The Biyun Chan Temple () was originally a century old Buddhist temple but was taken away and became a shrine for Chinese Communist Party. The former resident nun managed to regained ownership of the temple in 2019 and trying to restore the Buddhist temple. The temple is located in Ershui Township, Changhua County, Republic of China.

History
The century old Buddhist temple was constructed in 1920 and served as a place of worship for local Buddhist community. The temple hired Wei Ming-jen to build an expansion, but later lost the building to him due to a property rights dispute. He forcefully expelled the Buddhist nuns residing in the temple and converted it into a shrine for the Chinese Communist Party with the name Patriotic Education Base of Socialist National Thought in Taiwan Province of the People's Republic of China. He then covered the temple with the flags of the People's Republic of China (PRC) and the Chinese Communist Party. He also hung up portraits of Mao Zedong, Zhou Enlai and Xi Jinping.

On 11 September 2018, the Cultural Affairs Bureau of Changhua County Government held a review meeting to decide on the fate of the temple. On 21 September 2018, Changhua County Magistrate Wei Ming-ku ordered that illegal additions on the property be demolished. The demolition process will start from cutting the water and electricity supply to the building on the same day. The demolition day is expected to be on 26 September 2018. On 25 September 2018, around 20 people wearing the uniform of People's Liberation Army showed up at the shrine to show support for Wei. After the electricity was cut to the building, Wei used a portable generator to continue broadcasting the national anthem of the PRC.
━━━━━━━━━━━━━━━━━━━━
### WORK ORDER 1:
Please explain, in one to three sentences, how the Biyun Chan Temple article says the temple came to lose its building to Wei Ming-jen.
### WORK ORDER 2:
According to the Biyun Chan Temple article, in what year was the temple constructed?
━━━━━━━━━━━━━━━━━━━━
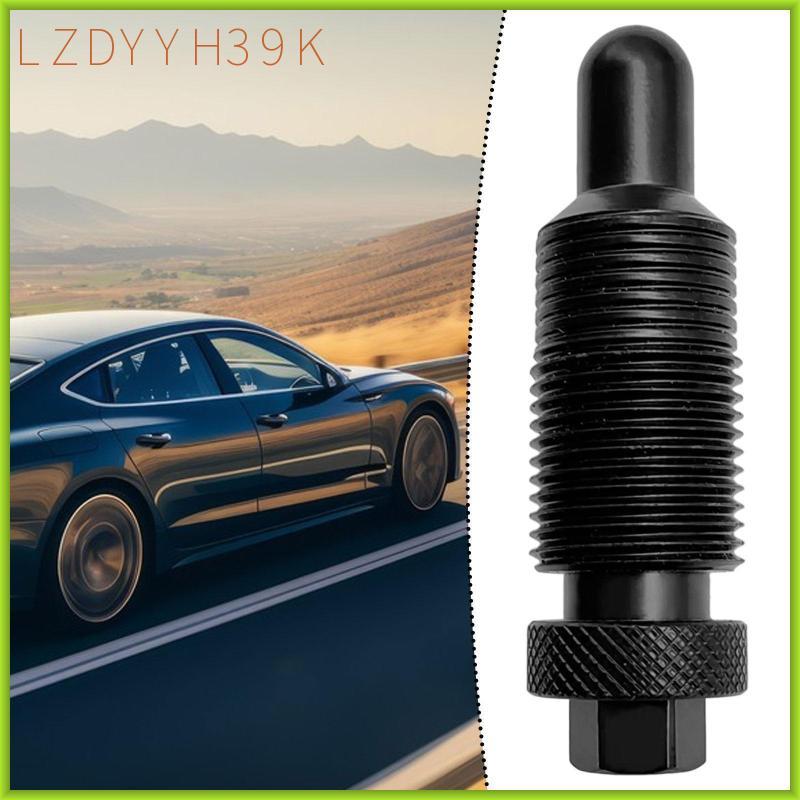 [lzdyyh39k] 2-5 แพ็ค Camshaft Locking Pin Premium T3242 สําหรับ 2.8L V6 2.7L Bi-turbo V6 4.2L V8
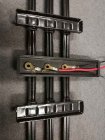 zeuke-anschluss-gleis-spur-0-3-gleis.5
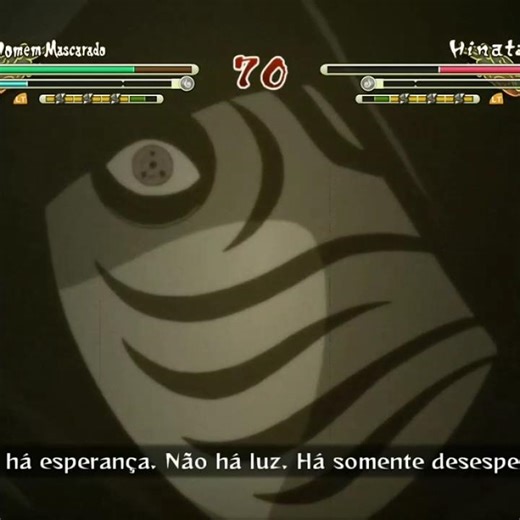 Naruto Shippuden Ultimate Ninja Storm #naruto #shorts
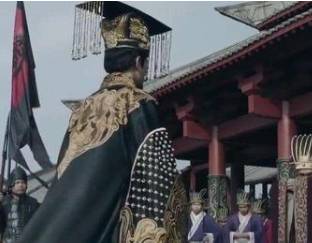 灭亡历史图片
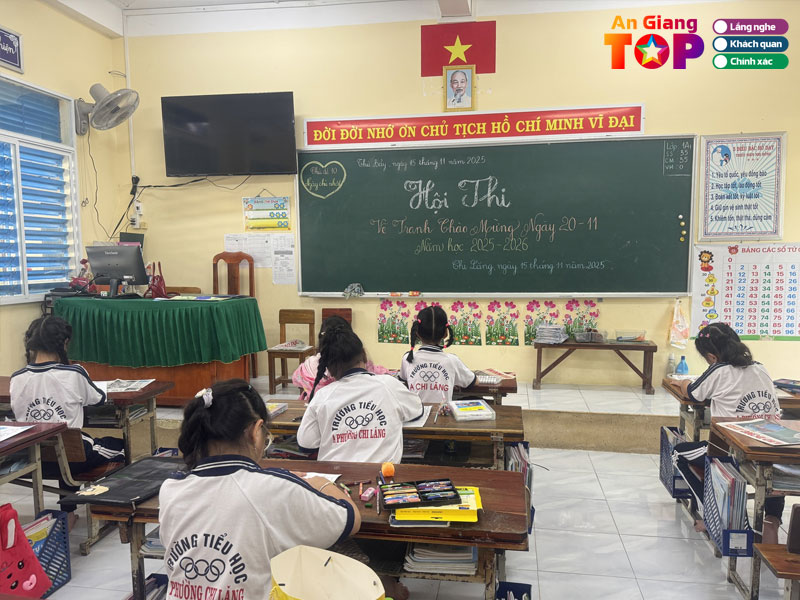 Truong-tieu-hoc-a-chi-lang-angiangtoplist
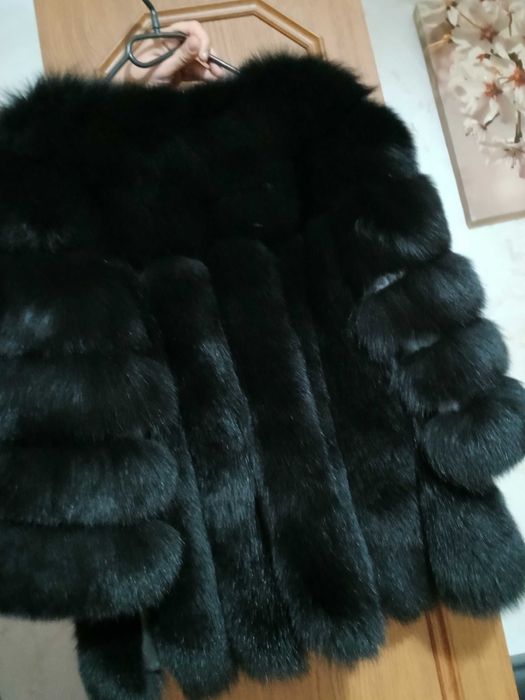 Haina blana nou nouta
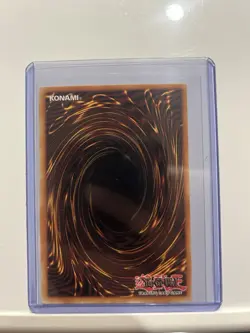 Mulcharmy Fuwalos RA04-EN050 Ultra Rare 1st Edition Yu-Gi-Oh - Image 2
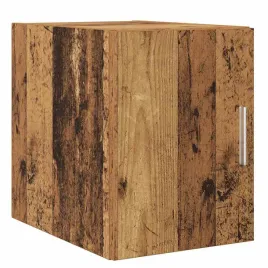 szafka-scienna-stare-drewno-30-x-425-x-395-cm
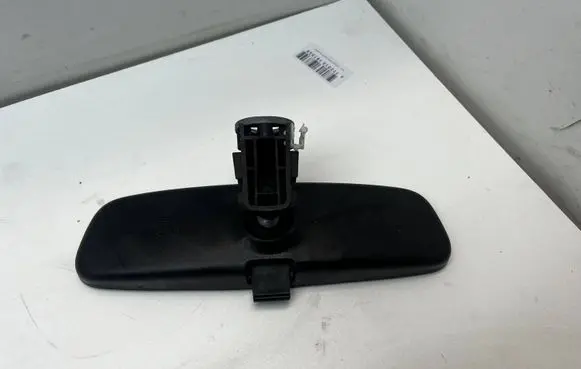 Ford S-MAX Rear view mirror (interior) E9014276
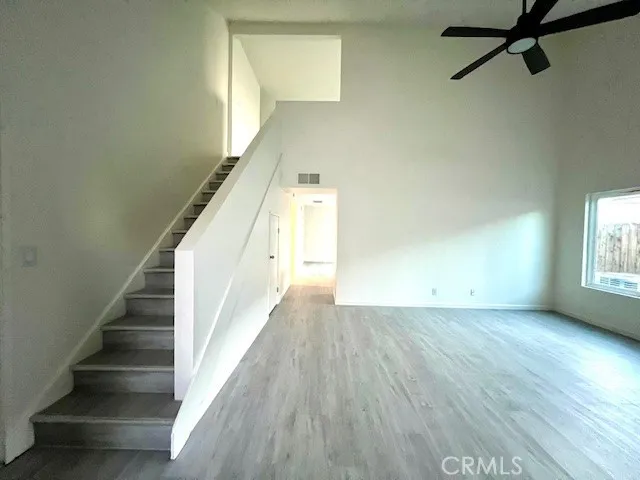 3840 Dixon Court, Simi Valley, California 93063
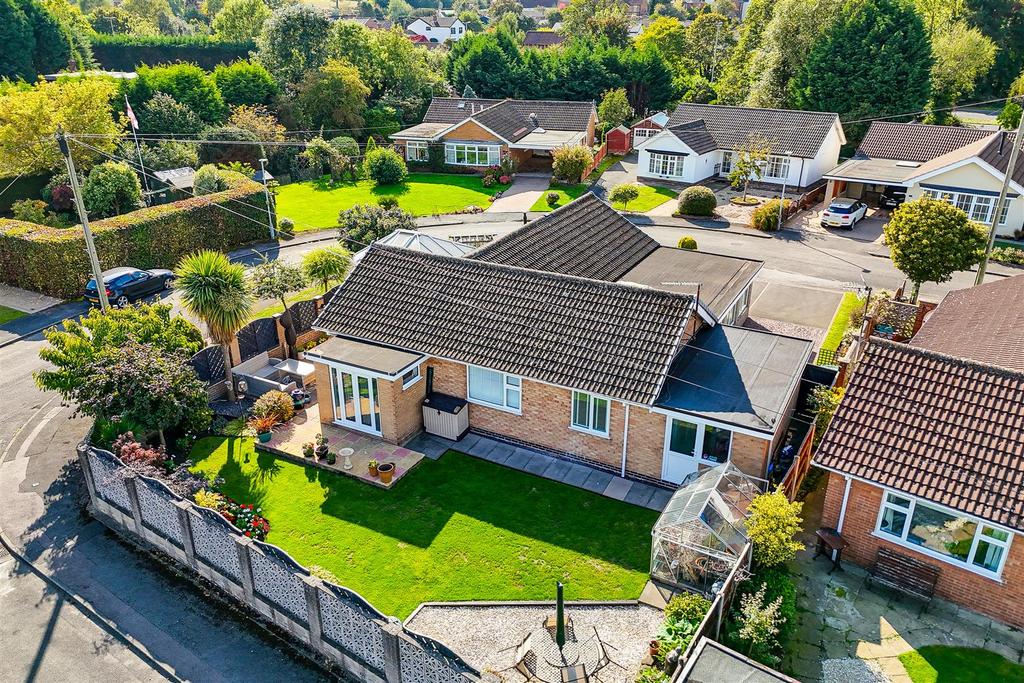 Dji 20250930142032 0445 d dji 20250930142032 0449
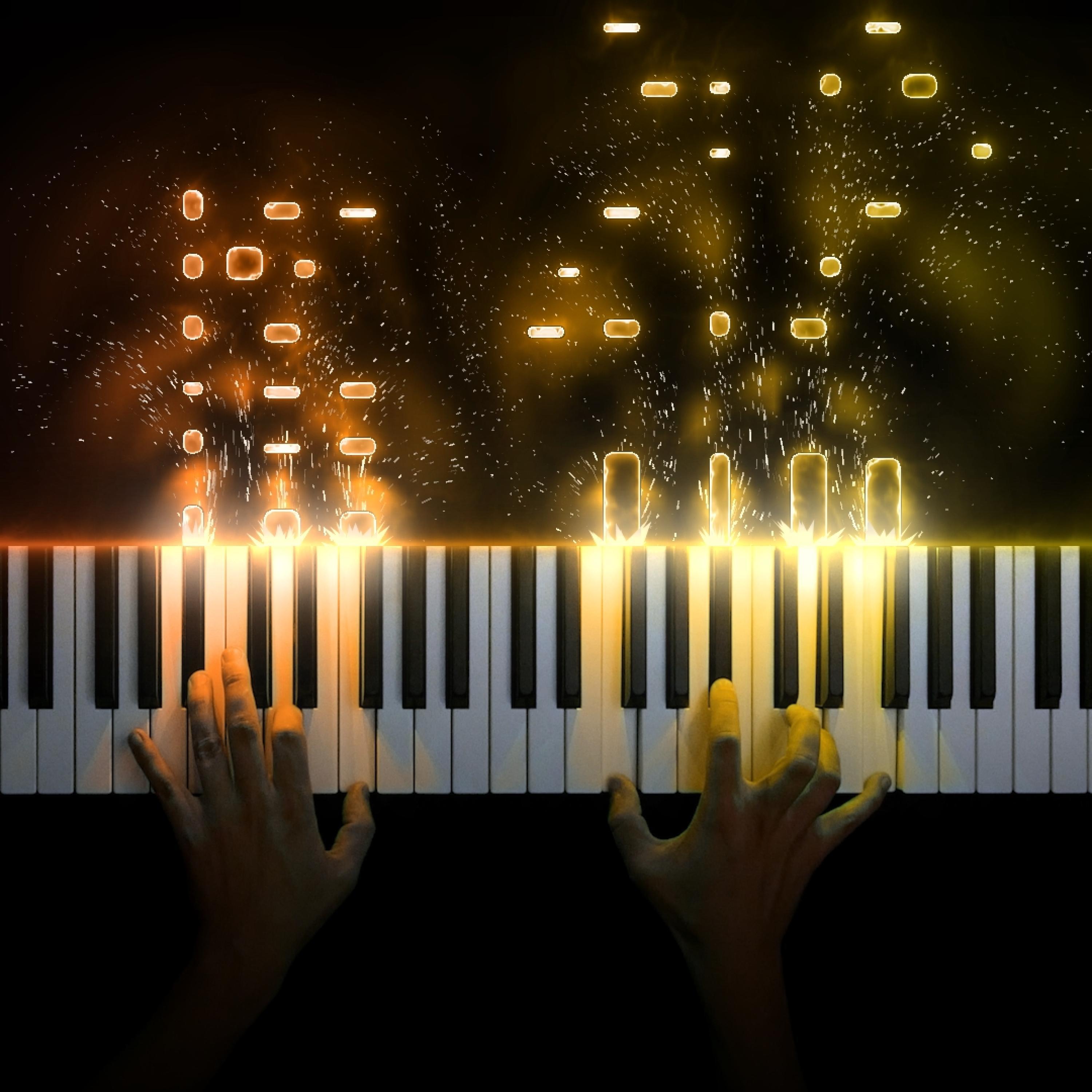 Релиз Star Sky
━━━━━━━━━━━━━━━━━━━━
### ANSWER 1:
The temple had hired Wei Ming-jen to build an expansion. It later lost the building to him because of a property rights dispute.

### ANSWER 2:
1920